Naturalmente un ruolo significativo è stato giocato dal trasferimento delle masse di popolazione nelle [i]new town[/i] e ricollocate in posizioni geografiche del tutto diverse da quelle precedenti. Se i servizi pubblici si sono spostati con criteri di disponibilità ed economia dei nuovi contenitori, quelli di mercato (e anche questo è uno dei “fondamentali” dell’urbanistica) hanno seguito le concentrazioni demografiche da cui traggono la clientela. La assenza di un disegno programmatico che possa pilotare questa evoluzione sta creando larghi spazi di affermazione a fenomeni attrattivi parassiti senza controllo, che sono in atto e che si rinforzeranno sempre di più irrobustendo l’attuale fisionomia delle conurbazioni maggiori.
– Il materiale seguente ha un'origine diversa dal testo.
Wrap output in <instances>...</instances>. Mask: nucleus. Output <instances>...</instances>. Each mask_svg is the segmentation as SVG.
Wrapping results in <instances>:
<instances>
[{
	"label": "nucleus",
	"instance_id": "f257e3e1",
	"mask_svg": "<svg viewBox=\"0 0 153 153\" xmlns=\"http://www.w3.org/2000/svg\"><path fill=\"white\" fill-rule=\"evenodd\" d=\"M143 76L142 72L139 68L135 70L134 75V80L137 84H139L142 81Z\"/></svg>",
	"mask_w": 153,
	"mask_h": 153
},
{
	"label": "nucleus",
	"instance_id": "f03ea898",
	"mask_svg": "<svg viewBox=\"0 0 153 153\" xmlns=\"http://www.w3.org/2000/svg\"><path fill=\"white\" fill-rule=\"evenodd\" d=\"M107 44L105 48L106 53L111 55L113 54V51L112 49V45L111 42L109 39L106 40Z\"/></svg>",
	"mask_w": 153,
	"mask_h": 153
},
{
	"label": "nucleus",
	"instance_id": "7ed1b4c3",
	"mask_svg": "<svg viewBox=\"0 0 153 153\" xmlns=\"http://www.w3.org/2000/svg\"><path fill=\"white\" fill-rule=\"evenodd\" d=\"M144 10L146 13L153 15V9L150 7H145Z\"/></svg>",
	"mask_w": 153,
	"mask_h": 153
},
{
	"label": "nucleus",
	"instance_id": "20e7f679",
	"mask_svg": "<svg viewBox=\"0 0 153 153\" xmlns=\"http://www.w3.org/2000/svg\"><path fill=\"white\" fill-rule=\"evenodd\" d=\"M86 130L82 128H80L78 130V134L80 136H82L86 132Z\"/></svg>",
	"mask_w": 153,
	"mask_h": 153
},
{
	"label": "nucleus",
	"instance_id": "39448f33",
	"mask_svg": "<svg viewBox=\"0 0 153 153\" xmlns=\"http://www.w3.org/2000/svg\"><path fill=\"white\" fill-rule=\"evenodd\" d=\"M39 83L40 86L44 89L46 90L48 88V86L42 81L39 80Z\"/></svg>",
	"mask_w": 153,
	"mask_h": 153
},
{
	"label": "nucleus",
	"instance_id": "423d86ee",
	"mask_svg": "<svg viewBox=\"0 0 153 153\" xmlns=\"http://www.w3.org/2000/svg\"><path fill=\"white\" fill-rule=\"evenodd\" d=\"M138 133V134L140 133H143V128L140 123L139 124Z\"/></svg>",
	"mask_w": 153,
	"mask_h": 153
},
Non avendo la possibilità, quindi, di costruire centri storici ex novo che diventano tali grazie alla stratificazione storica avvenuta nel corso dei secoli, bisogna dotare la città di altri luoghi “centrali” utili a coprire le esigenze insediative di una comunità che si evolve e che abbiano – come dice Romano – una elevatissima qualità di progettazione urbanistica ed architettonica, creando cioè attrazione con impianti ed edifici innovativi nelle forme, nei materiali e, in altre parole, nel paesaggio urbano costruito». Creare quindi una città “policentrica” che deve essere progettata in tutte le sue funzioni e servizi utili alla cittadinanza come ad esempio la mobilità, anello portante della catena dell’organismo urbanistico. «Dopo il terremoto del 6 aprile c’è stata l’acquisizione, spontanea, di una fisionomia policentrica molto più accentuata. “Spontaneamente” appunto, cioè senza una guida dei processi e quindi con una enorme incertezza negli esiti. Naturalmente un ruolo significativo è stato giocato dal trasferimento delle masse di popolazione nella [i]new town[/i].

Il territorio aquilano – conclude l’urbanista – viene, senza un efficiente piano programmatico, mangiato quotidianamente dalle costruzioni selvagge che stanno invadendo le pianure esponendo l’ambiente a rischi idrogeologici e rendendo, in un futuro prossimo, molto più complicata un’azione di pianificazione e riordino del connettivo urbano. La periferia aquilana deve essere ripensata in termini urbanistici che prevedano un accordo sulle tipologie volumetriche, le finiture e i colori da utilizzare per gli esterni. Senza questa programmazione si perde un’occasione clamorosa di miglioramento della funzionalità e dell’estetica della città».